Run jQuery each() serially
by Ashish DattajQuery.each() is pretty sweet but earlier today I wanted to run some animations across a set of three elements and since the animate() calls are non-blocking everything was happening at the same time. What I wanted to do was have the functions execute in a serial fashion (1 after the other).

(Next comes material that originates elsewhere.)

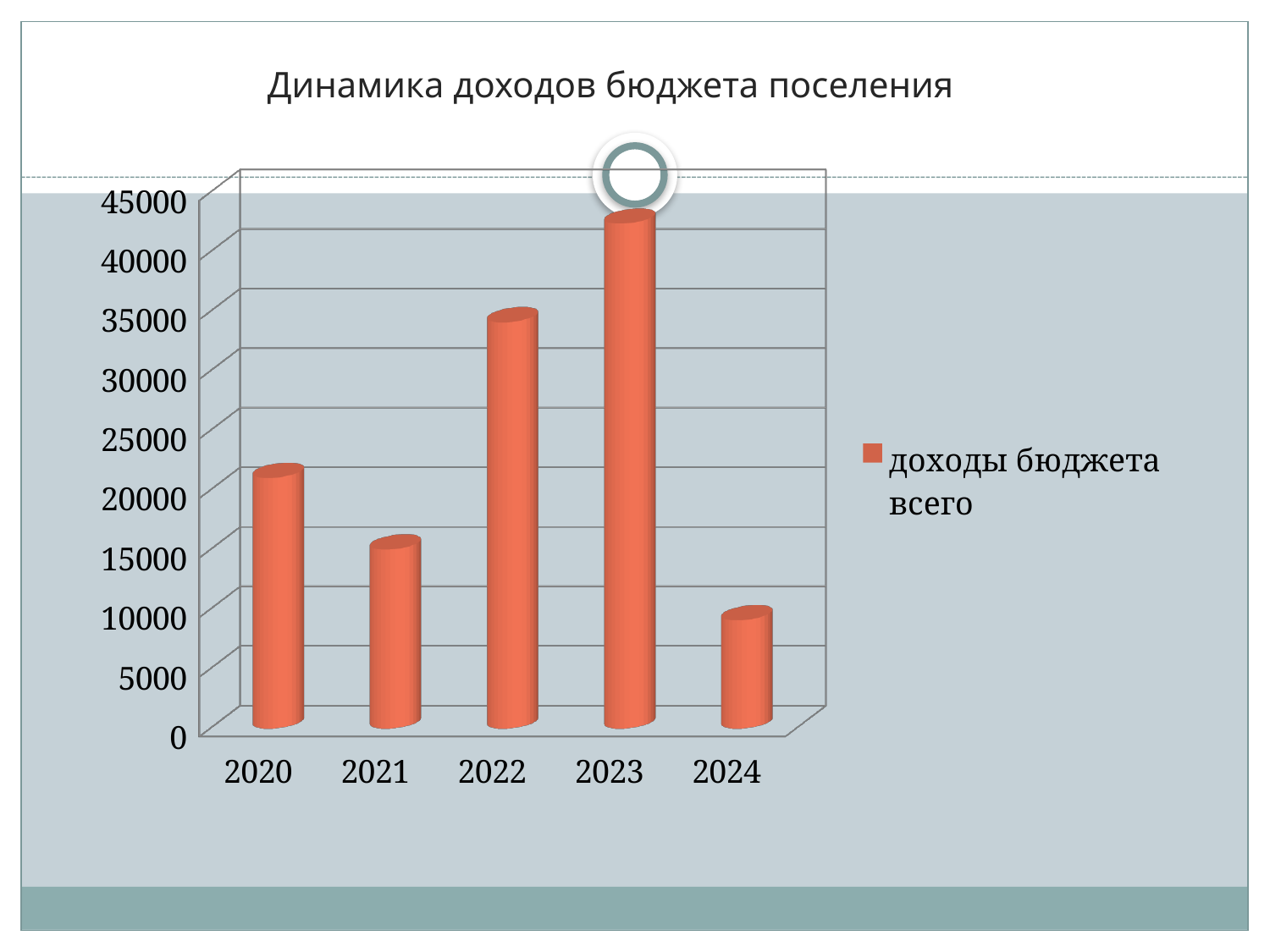
Which year has the highest value? 2023 Is the value for 2021 greater or less than 20000? less Which is larger, the value for 2022 or the value for 2021? 2022 Does the value rise or fall from 2023 to 2024? fall What kind of chart is shown on the slide? bar chart What is the name of the series shown in the legend? доходы бюджета всего How many years are shown on the x axis of the chart? 5 Is the value for 2023 greater or less than 40000? greater Is the value for 2022 greater or less than 30000? greater Which year has the lowest value? 2024 What is the title of the chart? Динамика доходов бюджета поселения How many series does the legend list? 1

I poked around and it doesn’t look like there’s a native way to do this. After a bit I decided to just whip something up and see how it works. Here’s what I had originally:
$("#splashStream .snippetbox").each( function(index){
$(this).animate( {opacity: 0}, 1000, function(){
$(this).html( $("#hiddenSplashDiv .snippetbox:eq(" + index + ")").html() );
$(this).animate( {opacity: 1}, 2000 );
});
});
That ran fine but everything happened at the same time. The modified serial code looks like:
var hasCallbackCompleted = [ true ];
$("#splashStream .snippetbox").each( function(index){
var f = arguments.callee;
var args = arguments;
var t = this;
if( !hasCallbackCompleted[ index ] ){
window.setTimeout( function(){ f.apply(t, args); }, 5 );
return true;
}
hasCallbackCompleted[ index + 1 ] = false;
$(this).animate( {opacity: 0}, 1000, function(){
$(this).html( $("#hiddenSplashDiv .snippetbox:eq(" + index + ")").html() );
$(this).animate( {opacity: 1}, 2000, function(){
hasCallbackCompleted[ index + 1 ] = true;
});
});
});
Basically, what it does is after the first element, the code will delay execution of the each() function until the hasCallbackCompleted flag is set for the correct element.

July 20th, 2010 at 5:51 pm
You can also just put a $(this).delay(index*500).animate({Blah}); in there. Not the most appropriate way if you are handling lots of items, but for a small amount it works great.
July 21st, 2010 at 8:40 am
oh good call. didn’t think of that at all. thanks for the tip.